Quote the material exactly, from the line containing "Anschütz 1771, cal." through the line containing "Superior Double Room, Hot Tub, Sea View", and give nothing else.
EXERCISE MATERIAL below:
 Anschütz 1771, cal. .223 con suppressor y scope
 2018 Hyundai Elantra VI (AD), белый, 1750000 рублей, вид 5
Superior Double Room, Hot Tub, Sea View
End of EXERCISE MATERIAL.
EXERCISE MATERIAL below:
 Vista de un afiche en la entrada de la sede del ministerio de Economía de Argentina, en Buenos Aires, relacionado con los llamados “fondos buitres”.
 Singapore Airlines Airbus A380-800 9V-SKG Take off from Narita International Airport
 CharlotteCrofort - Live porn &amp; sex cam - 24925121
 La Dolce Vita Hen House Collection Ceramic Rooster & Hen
End of EXERCISE MATERIAL.
EXERCISE MATERIAL below:
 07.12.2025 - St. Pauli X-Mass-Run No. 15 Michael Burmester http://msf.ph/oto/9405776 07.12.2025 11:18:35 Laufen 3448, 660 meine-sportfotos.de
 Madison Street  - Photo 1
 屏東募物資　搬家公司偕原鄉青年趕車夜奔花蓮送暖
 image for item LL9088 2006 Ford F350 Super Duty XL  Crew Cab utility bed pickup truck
End of EXERCISE MATERIAL.
WRITTEN REPLY:
 Anschütz 1771, cal. .223 con suppressor y scope
 2018 Hyundai Elantra VI (AD), белый, 1750000 рублей, вид 5
Superior Double Room, Hot Tub, Sea View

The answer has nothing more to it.